The result is the fierce and fun Maren Morris, the extended-play she released in November. The first single, “My Church,” is about finding a sort of religion in country music, with Hank Williams and Johnny Cash leading worship. In terms of sound, the album is in the vein of Sheryl Crow pop-country with hints of Texas twang. Even without the support of radio play, Morris’ EP shot to No. 1 on the Billboard Heatseekers Chart, and “My Church” has over four million loops on Spotify.

After that Heatseekers debut, Morris is no doubt headed for the mainstream. Other tracks on the album, like “80s Mercedes” with its sort of electro backbeat and pop-driven sound, and the soulful, almost bluesy “I Wish I Was,” round out Morris' sound and exemplify her versatility as an artist. No doubt, she is Carrie Underwood or Kelsea Ballerini or Cam’s heir apparent on the charts.

At present, she is gearing up for what will no doubt be a grueling and whirlwind 2016. Right now, she’s doing interviews with radio stations to promote “My Church,” which will be released to radio as a single in the coming weeks. Morris was originally scheduled to go on tour with Lady Antebellum’s Charles Kelley as he launched his solo effort, but that tour has since been canceled. Instead, she’ll announce plans to head out on the road in January of next year.

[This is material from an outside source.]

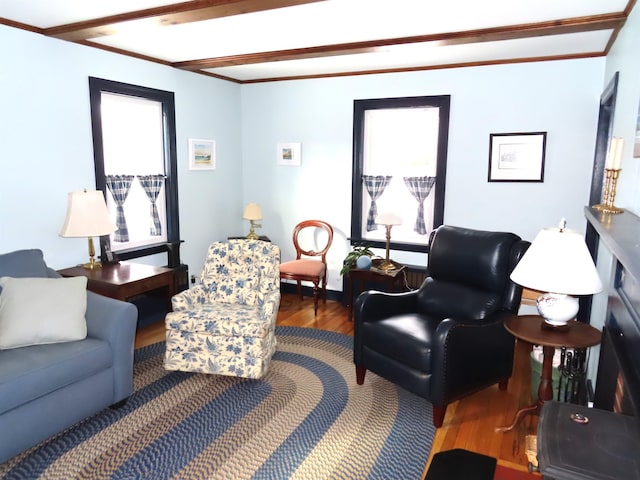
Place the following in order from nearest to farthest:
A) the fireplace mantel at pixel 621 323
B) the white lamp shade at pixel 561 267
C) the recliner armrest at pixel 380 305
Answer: the fireplace mantel at pixel 621 323, the white lamp shade at pixel 561 267, the recliner armrest at pixel 380 305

At which time she will, of course, head back to where it all began – Texas. "The support I’ve had from home has made it so much more fun to put music out. I talk to my friends here who are writers and are from all over the country. The common theme is that they had to move to Nashville to find a music scene,” says Morris. “They came from middle-of-nowhere towns. I grew up in such a solid scene, and that makes me feel really lucky.”